**EXERCISE 1:**
Answer these questions from the aquarium forum thread, one line each:
(a) What tank does the first reply suggest instead of a 55-gallon one?
(b) Which hang-on-back filter does that reply name as best?
(c) What plant does the last reply suggest for a tank with cichlids?
**EXERCISE 2:** Summarize the aquarium forum thread in two sentences.

::: EXTRACTED TEXT

# planning aquarium



## jrodriguez (Jul 20, 2009)

i am planning of starting another aquarium with cichlids and upside down catfish...i want to put a couple of live plants as well...

i want a minimum of at least 35 gallons and the max would be 55 gallons...i probably gonna get a 55 on craigslist or something...

i need to know about where to get the substrate because i am wanting to stock it with live plants as i mentioned 

and the filter???
-which one would be not so expensive but average-to good


and also the hood and lighting...
-it shouldnt really matter about lighting because im probably gonna get low light plants ...right



thank you for reading this thread and any feedback or comments would be great

*Glasses*


----------



## petlover516 (Nov 12, 2008)

1.u might wanna look for something shallower and wider-like a 40 breeder, which, by my calculations, can actually hold more fish.

2.look for some fine-sized gravel like fluoerite, if u don't want delicate plants, its really your choice except if the plants have specific gravel needs.

3.AquaClear 50(or even 70) is the best HOB for your tank 

4. at least 1WPG should suffice for a good variety of fish.


----------



## jrodriguez (Jul 20, 2009)

thank u ill look into the 40 breeder


----------



## phil_pl (Apr 10, 2009)

i love 40 breeders


----------



## jrodriguez (Jul 20, 2009)

btw i heard that cichlids dont do that good with live plants...is it true?


----------



## MediaHound (Jul 19, 2006)

True, try Anubias on driftwood though if you can find some.. or order some online.


----------

::::::
::: DATA SECTION

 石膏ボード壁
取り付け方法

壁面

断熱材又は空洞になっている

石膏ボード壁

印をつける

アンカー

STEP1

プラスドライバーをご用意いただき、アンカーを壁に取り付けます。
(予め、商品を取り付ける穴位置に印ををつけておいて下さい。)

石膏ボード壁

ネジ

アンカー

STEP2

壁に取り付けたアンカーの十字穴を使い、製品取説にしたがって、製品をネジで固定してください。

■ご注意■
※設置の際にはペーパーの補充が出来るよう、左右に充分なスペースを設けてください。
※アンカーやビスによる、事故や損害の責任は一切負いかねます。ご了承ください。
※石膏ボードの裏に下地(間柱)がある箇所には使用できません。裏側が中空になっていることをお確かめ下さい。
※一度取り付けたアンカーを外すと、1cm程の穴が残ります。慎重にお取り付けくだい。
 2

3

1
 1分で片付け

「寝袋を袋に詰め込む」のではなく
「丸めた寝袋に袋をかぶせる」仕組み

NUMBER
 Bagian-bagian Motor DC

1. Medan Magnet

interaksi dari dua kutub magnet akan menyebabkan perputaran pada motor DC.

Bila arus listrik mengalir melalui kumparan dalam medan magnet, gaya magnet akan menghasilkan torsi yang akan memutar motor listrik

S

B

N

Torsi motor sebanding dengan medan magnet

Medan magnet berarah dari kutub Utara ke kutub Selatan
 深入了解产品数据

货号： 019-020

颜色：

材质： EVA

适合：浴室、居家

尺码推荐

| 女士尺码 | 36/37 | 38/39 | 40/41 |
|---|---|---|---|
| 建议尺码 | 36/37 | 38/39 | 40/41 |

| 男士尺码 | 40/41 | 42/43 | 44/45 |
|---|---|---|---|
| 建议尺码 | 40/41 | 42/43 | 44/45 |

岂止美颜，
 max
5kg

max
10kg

::::::

**WRITTEN SOLUTION 1:**
(a) A 40 breeder.
(b) The AquaClear 50 (or even the 70).
(c) Anubias on driftwood.

**WRITTEN SOLUTION 2:** A forum member plans a 35- to 55-gallon aquarium with cichlids, upside down catfish and a few live plants, and asks about substrate, filter, hood and lighting. The replies recommend a 40 breeder, fine-sized gravel, an AquaClear 50 or 70 filter and at least 1 WPG of light, and they confirm that cichlids do poorly with live plants but suggest Anubias on driftwood.